Но он не мог выразить ни словами, ни восклицаниями своего волнения. Чувство бесконечного отвращения, начинавшее давить и мутить его сердце еще в то время, как он только шел к старухе, достигло теперь такого размера и так ярко выяснилось, что он не знал, куда деться от тоски своей. Он шел по тротуару как пьяный, не замечая прохожих и сталкиваясь с ними, и опомнился уже в следующей улице» (Д30; т. 6: 10).
Поясню аскетические термины человеческих состояний, опираясь на язык Достоевского. Нижеестественное состояние — это субъект в состоянии «я» (препятствующего, как скажет Достоевский в записи «Маша лежит на столе…», возлюбить ближнего своего как самого себя); это субъект, объективирующий все, кроме себя самого, приносящий таким образом в жертву себе весь мир. Естественное состояние — состояние субъекта, увидевшего в других полноправных субъектов (то есть увидевшего в них «тоже себя»9, поскольку ощущение другого субъектом нам доступно только посредством эмпатии), прекратившего объективацию и, как следствие, устремившегося к самоотдаче. Вышеестественное состояние — окончательное устранение искажений восприятия реальности, вызванных объективирующим взглядом; видение не иллюзорных границ и поверхностей всех вещей, но их внутренних пространств; переход из мира, где каждый утесняет и вытесняет каждого, в мир, где каждый становится новым пространством для каждого, новой возможностью самоосуществления.

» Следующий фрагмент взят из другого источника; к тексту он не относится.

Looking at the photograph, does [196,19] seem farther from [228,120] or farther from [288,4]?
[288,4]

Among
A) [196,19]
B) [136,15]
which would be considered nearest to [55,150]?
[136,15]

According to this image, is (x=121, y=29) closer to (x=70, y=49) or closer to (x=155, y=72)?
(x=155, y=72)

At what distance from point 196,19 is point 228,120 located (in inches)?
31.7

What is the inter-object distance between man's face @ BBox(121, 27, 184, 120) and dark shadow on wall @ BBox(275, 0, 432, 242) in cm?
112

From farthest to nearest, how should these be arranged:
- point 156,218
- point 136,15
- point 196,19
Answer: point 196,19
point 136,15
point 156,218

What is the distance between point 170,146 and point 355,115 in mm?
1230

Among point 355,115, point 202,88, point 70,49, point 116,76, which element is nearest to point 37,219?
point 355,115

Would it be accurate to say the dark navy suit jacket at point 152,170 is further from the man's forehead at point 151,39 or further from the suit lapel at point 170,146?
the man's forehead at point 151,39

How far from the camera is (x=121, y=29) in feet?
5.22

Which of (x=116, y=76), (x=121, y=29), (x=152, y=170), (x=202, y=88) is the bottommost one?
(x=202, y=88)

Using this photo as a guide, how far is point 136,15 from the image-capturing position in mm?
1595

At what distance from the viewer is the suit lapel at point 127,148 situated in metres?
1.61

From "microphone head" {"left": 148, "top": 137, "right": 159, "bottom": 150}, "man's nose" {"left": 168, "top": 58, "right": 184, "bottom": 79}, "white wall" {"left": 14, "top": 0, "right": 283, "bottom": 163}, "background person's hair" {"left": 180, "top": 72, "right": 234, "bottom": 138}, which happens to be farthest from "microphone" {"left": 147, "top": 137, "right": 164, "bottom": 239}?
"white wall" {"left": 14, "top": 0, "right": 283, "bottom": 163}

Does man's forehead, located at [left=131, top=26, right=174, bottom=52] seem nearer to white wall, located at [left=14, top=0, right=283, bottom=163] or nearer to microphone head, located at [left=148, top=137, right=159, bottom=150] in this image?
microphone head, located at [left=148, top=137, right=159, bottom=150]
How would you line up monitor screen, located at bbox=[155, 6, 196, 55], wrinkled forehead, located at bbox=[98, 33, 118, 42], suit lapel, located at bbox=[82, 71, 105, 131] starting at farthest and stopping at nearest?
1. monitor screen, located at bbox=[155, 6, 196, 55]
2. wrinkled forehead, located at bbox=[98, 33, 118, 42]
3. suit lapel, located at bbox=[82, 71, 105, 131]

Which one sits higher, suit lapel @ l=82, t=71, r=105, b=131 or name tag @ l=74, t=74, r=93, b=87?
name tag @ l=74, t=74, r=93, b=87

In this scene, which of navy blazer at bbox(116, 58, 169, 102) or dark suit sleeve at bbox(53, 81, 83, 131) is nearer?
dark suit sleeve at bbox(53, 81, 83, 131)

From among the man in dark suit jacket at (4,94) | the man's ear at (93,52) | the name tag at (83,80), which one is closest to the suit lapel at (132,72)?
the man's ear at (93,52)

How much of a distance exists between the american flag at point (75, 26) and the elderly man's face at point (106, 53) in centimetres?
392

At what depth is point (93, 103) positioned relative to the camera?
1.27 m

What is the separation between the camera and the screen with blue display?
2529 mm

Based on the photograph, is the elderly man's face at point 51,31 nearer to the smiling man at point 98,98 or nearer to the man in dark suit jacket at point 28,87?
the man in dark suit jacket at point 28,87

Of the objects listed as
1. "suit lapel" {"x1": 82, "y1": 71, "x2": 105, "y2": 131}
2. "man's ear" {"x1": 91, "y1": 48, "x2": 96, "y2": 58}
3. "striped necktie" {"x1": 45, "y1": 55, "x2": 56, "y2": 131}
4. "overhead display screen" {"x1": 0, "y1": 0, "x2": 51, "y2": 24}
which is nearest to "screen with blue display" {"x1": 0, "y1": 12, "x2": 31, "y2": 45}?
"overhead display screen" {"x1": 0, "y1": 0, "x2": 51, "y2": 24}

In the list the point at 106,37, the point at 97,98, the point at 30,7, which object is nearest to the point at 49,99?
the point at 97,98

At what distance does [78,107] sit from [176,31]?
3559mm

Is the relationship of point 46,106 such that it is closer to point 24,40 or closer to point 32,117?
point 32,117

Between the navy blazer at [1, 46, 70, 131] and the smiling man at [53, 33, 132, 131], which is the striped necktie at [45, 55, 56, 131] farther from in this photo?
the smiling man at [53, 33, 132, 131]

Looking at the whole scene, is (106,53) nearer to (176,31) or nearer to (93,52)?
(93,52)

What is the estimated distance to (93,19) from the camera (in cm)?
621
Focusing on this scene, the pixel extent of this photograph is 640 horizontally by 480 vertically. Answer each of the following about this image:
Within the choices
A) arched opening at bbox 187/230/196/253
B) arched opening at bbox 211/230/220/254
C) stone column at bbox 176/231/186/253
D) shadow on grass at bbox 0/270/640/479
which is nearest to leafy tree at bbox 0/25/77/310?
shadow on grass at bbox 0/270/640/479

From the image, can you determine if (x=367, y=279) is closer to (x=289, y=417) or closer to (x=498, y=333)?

Конкретные пассажи «Добротолюбия», как ключи, проясняют образно-символическую структуру романа. Например: «Сластолюбивое сердце темницею и узами бывает душе во время исхода: трудолюбивое же дверь есть отверста»10 — полностью, на сочетании языков «Добротолюбия» и Достоевского, объясняет посмертие в виде «бани с пауками» для Свидригайлова: оказывается, он заперт в своем собственном сердце, где пауки — классический в языке Достоевского символ сладострастия.
Становится прозрачно ясно, почему в «Преступлении и наказании» два главных героя. Это два варианта разделения сердца и ума: у Раскольникова поражен и уловлен ум, а у Свидригайлова — сердце. Становится понятно и то, почему Свидригайлов — умнейший герой Достоевского, а Раскольников — добрейший. Ум Свидригайлова совершенно свободен, как и сердце Раскольникова, мгновенно бросающееся все отдать первому встречному. Кстати, Свидригайлов тоже отдает — и очень умно, просчитывая все так, чтобы деньги возрастали для тех, кому отданы (отданные деньги Раскольникова, действие которых мы можем проследить, растрачиваются с катастрофическими последствиями). Но Свидригайлова ведет в желаниях его сладострастное, непросветленное умом сердце, а Раскольникова — его бессердечный ум. И поэтому самоотверженный порыв Раскольникова каждый раз прекращается и обесценивается начавшим действовать умом. Заметим, что Раскольников называет свое преступление глупостью — частым в его устах словом применительно к его умным действиям и осуществлению его теории (при этом он говорит, что пошел на преступление не как дурак, а как умник, то есть ведомый умом). А Свидригайлов употребляет слово «глупо», кажется, только один раз — когда речь идет о сердце, о бескорыстном действии сердца:
«…эти десять тысяч рублей у меня свободны, то есть совершенно, совершенно мне не надобны. Не примет Авдотья Романовна, так я, пожалуй, еще глупее их употреблю» (Д30; т. 6: 223).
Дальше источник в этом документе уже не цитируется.